É justamente nesse ponto que os editais de incentivo cumprem um papel fundamental.

Os editais municipais ligados à PNAB vêm demonstrando isso na prática: colocam o pequeno agente cultural dentro do orçamento público e permitem que artistas, coletivos e produtores periféricos tenham acesso a recursos que historicamente sempre estiveram concentrados nos grandes centros e nos grandes produtores.


Mas é importante entender que existem diferentes modelos de incentivo à cultura no Brasil — e cada um possui características próprias.


A Lei Rouanet, por exemplo, é o principal mecanismo federal de incentivo cultural do país. Ela funciona por meio da renúncia fiscal: empresas e pessoas físicas podem destinar parte do imposto de renda devido para financiar projetos culturais aprovados pelo Ministério da Cultura. Embora extremamente importante, a Rouanet normalmente exige maior estrutura técnica, capacidade de captação e redes de relacionamento mais amplas, o que acaba favorecendo produtores mais consolidados.


Em São Paulo, existe também o ProAC ICMS, que segue uma lógica semelhante. Nele, empresas destinam parte do ICMS devido para patrocinar projetos culturais aprovados pelo governo estadual. É um programa fundamental para grandes produções e circulação cultural, mas que também depende muito da capacidade de captação junto à iniciativa privada.

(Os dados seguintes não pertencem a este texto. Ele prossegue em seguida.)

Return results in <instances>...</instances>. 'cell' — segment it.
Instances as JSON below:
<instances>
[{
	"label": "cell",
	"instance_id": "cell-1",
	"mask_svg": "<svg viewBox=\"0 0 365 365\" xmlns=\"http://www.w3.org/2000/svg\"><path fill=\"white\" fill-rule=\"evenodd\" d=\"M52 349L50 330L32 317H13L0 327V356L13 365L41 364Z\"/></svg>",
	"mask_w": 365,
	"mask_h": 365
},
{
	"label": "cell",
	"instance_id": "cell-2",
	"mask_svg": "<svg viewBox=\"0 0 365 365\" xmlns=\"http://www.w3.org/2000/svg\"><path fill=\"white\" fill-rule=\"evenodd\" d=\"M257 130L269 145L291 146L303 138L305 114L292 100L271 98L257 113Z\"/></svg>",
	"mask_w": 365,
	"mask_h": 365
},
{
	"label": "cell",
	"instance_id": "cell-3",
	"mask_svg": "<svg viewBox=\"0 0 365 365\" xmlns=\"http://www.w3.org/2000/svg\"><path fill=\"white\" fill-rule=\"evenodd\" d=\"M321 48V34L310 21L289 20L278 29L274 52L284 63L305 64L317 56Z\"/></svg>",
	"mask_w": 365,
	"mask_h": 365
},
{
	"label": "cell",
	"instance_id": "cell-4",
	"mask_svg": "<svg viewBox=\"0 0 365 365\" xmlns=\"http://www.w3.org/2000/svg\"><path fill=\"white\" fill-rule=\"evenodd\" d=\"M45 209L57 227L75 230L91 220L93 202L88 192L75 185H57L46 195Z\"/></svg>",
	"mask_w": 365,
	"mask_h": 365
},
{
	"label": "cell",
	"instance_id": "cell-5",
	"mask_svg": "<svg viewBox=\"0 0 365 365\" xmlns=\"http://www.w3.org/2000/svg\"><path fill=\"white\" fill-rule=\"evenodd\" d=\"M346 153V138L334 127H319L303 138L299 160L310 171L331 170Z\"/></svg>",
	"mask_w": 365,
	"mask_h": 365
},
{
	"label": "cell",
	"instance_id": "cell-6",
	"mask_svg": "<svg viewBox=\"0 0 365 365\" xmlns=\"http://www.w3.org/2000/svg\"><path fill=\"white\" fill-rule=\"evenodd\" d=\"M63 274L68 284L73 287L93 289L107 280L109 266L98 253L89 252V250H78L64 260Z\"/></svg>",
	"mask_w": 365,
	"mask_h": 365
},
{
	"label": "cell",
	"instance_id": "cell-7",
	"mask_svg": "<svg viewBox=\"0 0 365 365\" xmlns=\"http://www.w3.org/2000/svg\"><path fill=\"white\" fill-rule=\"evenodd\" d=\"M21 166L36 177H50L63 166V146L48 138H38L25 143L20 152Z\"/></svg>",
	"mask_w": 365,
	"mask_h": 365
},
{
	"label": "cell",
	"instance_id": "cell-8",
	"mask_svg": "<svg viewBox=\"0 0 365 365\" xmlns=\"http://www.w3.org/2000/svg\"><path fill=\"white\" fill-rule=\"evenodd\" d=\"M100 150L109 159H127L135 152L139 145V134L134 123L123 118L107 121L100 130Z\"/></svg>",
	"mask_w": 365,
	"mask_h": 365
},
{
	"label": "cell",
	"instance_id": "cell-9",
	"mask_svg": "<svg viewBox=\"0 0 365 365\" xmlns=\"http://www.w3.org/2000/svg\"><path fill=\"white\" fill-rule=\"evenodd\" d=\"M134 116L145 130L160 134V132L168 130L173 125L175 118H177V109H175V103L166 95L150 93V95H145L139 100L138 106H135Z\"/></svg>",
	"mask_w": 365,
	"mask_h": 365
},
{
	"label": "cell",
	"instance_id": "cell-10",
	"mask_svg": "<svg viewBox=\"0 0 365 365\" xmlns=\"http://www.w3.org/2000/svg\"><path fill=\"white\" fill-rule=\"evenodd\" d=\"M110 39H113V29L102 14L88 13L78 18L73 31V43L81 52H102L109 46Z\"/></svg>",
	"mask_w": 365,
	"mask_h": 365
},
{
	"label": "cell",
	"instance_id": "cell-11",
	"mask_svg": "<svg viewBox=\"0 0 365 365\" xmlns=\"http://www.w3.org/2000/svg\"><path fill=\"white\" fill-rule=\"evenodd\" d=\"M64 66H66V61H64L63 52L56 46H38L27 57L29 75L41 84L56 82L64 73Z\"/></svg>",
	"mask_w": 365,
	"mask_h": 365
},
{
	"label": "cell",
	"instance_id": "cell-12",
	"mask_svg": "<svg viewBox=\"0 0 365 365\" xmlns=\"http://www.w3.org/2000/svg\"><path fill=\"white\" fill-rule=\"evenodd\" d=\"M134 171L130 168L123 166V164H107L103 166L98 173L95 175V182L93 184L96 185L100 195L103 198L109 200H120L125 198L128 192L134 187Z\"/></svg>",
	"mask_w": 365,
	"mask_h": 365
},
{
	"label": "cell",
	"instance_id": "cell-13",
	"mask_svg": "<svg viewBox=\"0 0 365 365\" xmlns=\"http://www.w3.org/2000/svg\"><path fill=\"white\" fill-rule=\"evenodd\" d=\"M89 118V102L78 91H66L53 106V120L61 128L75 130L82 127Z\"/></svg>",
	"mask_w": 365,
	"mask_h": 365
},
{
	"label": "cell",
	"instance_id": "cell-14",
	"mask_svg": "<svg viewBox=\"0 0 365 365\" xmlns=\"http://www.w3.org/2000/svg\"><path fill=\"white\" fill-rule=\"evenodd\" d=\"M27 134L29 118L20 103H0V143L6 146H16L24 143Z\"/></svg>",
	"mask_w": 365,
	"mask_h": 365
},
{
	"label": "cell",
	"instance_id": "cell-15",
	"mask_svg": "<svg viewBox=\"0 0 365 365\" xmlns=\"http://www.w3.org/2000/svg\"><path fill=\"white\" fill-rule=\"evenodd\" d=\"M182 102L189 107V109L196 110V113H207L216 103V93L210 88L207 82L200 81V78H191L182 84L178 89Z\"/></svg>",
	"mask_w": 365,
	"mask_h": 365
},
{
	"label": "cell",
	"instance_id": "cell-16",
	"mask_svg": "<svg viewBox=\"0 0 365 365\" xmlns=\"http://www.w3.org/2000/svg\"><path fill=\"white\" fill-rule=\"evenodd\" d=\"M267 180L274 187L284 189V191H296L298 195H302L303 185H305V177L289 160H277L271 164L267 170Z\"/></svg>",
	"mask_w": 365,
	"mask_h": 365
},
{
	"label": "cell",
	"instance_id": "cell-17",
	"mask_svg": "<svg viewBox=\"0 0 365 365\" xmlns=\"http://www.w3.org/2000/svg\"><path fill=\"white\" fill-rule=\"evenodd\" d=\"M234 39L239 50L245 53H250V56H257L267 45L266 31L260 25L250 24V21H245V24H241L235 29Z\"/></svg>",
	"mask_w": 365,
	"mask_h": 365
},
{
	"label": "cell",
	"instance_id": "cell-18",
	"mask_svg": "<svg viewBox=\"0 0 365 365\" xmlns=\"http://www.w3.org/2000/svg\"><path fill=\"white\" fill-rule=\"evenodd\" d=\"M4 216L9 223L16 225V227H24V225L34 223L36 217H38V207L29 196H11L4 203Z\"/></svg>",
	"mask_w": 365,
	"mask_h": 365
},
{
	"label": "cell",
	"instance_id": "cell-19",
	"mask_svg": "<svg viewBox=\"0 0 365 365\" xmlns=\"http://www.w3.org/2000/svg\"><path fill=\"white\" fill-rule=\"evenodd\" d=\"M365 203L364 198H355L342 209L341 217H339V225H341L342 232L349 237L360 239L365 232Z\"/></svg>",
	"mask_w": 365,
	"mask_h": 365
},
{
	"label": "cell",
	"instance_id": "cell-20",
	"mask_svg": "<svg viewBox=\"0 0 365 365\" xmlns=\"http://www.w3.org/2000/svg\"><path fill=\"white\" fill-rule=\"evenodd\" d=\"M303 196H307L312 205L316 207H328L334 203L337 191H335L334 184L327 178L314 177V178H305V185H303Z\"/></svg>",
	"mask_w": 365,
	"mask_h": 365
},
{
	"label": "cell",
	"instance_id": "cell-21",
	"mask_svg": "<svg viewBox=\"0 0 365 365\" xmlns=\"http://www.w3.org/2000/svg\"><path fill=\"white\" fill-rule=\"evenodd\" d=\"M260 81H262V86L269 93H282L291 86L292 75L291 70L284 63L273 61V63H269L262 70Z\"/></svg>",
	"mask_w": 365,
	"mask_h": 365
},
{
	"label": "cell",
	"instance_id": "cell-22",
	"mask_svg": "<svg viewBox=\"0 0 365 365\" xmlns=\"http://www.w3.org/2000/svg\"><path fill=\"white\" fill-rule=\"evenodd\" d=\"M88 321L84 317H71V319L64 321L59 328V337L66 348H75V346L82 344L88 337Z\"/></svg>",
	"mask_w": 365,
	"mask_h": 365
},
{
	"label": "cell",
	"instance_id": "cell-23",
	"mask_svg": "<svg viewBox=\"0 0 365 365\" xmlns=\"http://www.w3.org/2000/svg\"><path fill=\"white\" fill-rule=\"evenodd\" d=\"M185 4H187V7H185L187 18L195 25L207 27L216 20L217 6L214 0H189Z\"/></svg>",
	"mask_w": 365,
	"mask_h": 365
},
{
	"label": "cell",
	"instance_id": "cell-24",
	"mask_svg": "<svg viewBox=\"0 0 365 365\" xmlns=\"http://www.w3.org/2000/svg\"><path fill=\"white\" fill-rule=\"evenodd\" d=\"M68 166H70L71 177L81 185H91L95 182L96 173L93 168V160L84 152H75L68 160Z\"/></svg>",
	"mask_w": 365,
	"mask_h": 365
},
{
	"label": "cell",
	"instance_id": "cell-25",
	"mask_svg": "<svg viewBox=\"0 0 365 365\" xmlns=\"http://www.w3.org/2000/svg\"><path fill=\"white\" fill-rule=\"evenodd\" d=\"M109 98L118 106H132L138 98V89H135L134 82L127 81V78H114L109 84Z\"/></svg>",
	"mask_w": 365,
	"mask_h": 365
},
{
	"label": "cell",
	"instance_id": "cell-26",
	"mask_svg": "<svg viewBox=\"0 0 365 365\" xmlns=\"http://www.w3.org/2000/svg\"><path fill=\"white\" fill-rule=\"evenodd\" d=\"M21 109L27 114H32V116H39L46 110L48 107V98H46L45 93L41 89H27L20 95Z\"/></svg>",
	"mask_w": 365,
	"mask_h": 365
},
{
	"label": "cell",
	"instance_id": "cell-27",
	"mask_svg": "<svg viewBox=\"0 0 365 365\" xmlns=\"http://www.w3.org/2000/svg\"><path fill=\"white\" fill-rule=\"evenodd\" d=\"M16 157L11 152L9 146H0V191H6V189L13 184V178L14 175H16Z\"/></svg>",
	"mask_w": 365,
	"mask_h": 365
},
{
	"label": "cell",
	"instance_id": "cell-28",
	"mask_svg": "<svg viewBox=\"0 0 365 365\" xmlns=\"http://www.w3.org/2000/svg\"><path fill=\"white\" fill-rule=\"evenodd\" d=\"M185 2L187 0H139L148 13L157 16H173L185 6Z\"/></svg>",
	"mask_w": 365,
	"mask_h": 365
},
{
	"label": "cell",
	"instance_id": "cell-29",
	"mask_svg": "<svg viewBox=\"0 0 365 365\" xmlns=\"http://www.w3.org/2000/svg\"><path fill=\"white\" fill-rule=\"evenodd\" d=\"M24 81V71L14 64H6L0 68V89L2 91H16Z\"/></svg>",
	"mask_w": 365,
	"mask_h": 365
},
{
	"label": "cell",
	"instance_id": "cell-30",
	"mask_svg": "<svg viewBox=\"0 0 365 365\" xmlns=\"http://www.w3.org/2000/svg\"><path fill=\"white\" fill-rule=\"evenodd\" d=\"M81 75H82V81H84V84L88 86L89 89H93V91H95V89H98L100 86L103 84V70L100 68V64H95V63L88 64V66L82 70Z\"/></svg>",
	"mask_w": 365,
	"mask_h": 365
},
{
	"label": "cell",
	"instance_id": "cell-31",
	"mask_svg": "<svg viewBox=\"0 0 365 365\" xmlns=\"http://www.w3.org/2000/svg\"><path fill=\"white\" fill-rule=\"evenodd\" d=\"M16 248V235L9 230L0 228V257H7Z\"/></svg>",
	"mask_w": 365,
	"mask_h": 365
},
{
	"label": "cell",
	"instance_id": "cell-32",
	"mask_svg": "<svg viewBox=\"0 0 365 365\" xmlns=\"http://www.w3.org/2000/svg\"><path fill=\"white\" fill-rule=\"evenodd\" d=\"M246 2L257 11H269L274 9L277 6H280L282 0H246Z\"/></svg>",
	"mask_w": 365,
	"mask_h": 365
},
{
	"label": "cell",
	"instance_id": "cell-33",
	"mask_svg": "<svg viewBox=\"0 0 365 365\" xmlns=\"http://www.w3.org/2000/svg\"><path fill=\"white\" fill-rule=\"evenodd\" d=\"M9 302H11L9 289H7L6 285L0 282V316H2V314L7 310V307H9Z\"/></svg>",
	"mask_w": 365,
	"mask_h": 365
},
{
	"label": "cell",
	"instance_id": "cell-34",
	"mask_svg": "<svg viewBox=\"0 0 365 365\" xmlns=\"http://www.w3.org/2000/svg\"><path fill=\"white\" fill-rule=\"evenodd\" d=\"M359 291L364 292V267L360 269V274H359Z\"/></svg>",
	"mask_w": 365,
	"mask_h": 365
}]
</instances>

Já o ProAC Direto funciona de forma diferente. Nesse modelo, o próprio Governo do Estado seleciona projetos por meio de editais públicos e realiza o pagamento diretamente aos contemplados, sem necessidade de buscar patrocinadores privados. Isso amplia o acesso para muitos artistas e produtores independentes, embora a concorrência ainda seja bastante elevada.


A PNAB — Política Nacional Aldir Blanc — representa uma mudança importante nesse cenário. Diferente de ações emergenciais e pontuais do passado, ela cria um modelo de financiamento contínuo da cultura, descentralizando recursos para estados e, principalmente, municípios. Na prática, isso permite que cidades pequenas também possam abrir editais próprios, financiar artistas locais e estruturar políticas culturais permanentes.


E é justamente aí que está uma das maiores transformações recentes da política cultural brasileira: levar o recurso para perto de quem produz cultura no território. Porque a realidade cultural de uma pequena cidade nunca será compreendida integralmente por editais centralizados apenas nas capitais ou nos grandes centros.

Por isso, fortalecer os municípios é estratégico.


A implantação dos Sistemas Municipais de Cultura, alinhados ao Sistema Nacional de Cultura, é uma das ferramentas mais importantes para democratizar o acesso aos recursos públicos da cultura. Municípios estruturados conseguem criar fundos, conselhos, planos municipais e editais permanentes, garantindo que a produção cultural deixe de depender apenas de iniciativas esporádicas.


Democratizar a cultura não é apenas garantir que as pessoas consumam arte.

É garantir que elas também possam produzir.